# Texte du document
- - - - - - -

La Régie s’avéra également un
outil important de développement économique. Elle appliqua
des tarifs douaniers et favorisa des monopoles destinés à
orienter les consommateurs vers les produits nationaux. En
même temps, elle recueillait des informations sur la
production, la consommation et les flux commerciaux. Ces
données statistiques, bien qu’encore rudimentaires, ne
fournissaient pas moins à Frédéric et à ses ministres une
vision de la situation économique plus claire qu’à aucune
autre période antérieure. Enfin, les revenus
supplémentaires générés par la Régie contribuèrent
également à financer les dépenses militaires, ainsi que
les investissements dans des infrastructures et autres
moyens de développement économique sous la direction du
gouvernement. Cette implication de l’État contribua de
manière substantielle à la croissance des secteurs
manufacturiers et commerciaux de la Prusse qui, à bien des
égards, était encore à la traîne par rapport à de
nombreuses régions d’Europe plus avancées sur le plan
commercial.

- - - - - - -

# Objectif énoncé 1
Rassemblez, en les recopiant, toutes les lignes des données où figure le mot « parked ».
Le texte sur la Régie et les lignes de données sont indépendants les uns des autres.

- - - - - - -

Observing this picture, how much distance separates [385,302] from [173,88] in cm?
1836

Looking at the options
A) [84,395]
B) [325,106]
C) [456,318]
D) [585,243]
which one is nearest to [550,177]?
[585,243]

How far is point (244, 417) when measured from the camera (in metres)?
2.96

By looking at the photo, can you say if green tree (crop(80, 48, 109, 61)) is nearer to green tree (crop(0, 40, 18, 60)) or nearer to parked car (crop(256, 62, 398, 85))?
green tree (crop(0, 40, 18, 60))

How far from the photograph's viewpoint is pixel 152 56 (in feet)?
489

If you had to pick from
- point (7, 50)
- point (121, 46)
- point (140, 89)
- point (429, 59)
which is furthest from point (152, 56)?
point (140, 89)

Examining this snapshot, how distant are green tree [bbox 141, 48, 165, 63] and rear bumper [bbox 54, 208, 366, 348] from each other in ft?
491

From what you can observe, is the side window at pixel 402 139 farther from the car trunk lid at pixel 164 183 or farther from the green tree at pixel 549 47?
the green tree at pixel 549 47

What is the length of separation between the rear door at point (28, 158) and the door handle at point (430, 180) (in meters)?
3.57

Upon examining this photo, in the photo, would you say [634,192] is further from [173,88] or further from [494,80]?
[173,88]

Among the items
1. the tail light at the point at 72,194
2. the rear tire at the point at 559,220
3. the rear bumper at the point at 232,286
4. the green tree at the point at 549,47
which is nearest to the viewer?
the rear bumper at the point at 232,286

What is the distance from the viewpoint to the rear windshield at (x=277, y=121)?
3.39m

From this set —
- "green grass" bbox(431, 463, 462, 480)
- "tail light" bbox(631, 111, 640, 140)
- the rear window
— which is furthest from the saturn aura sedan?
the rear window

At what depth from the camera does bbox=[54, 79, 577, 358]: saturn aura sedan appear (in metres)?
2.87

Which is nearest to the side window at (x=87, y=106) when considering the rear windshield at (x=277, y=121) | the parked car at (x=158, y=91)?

- - - - - - -

# Objectif énoncé 2
Transcrivez intégralement le texte sur la Régie, sans y apporter la moindre modification.

# Réponse complète 1
By looking at the photo, can you say if green tree (crop(80, 48, 109, 61)) is nearer to green tree (crop(0, 40, 18, 60)) or nearer to parked car (crop(256, 62, 398, 85))?
Which is nearest to the side window at (x=87, y=106) when considering the rear windshield at (x=277, y=121) | the parked car at (x=158, y=91)?

# Réponse complète 2
La Régie s’avéra également un
outil important de développement économique. Elle appliqua
des tarifs douaniers et favorisa des monopoles destinés à
orienter les consommateurs vers les produits nationaux. En
même temps, elle recueillait des informations sur la
production, la consommation et les flux commerciaux. Ces
données statistiques, bien qu’encore rudimentaires, ne
fournissaient pas moins à Frédéric et à ses ministres une
vision de la situation économique plus claire qu’à aucune
autre période antérieure. Enfin, les revenus
supplémentaires générés par la Régie contribuèrent
également à financer les dépenses militaires, ainsi que
les investissements dans des infrastructures et autres
moyens de développement économique sous la direction du
gouvernement. Cette implication de l’État contribua de
manière substantielle à la croissance des secteurs
manufacturiers et commerciaux de la Prusse qui, à bien des
égards, était encore à la traîne par rapport à de
nombreuses régions d’Europe plus avancées sur le plan
commercial.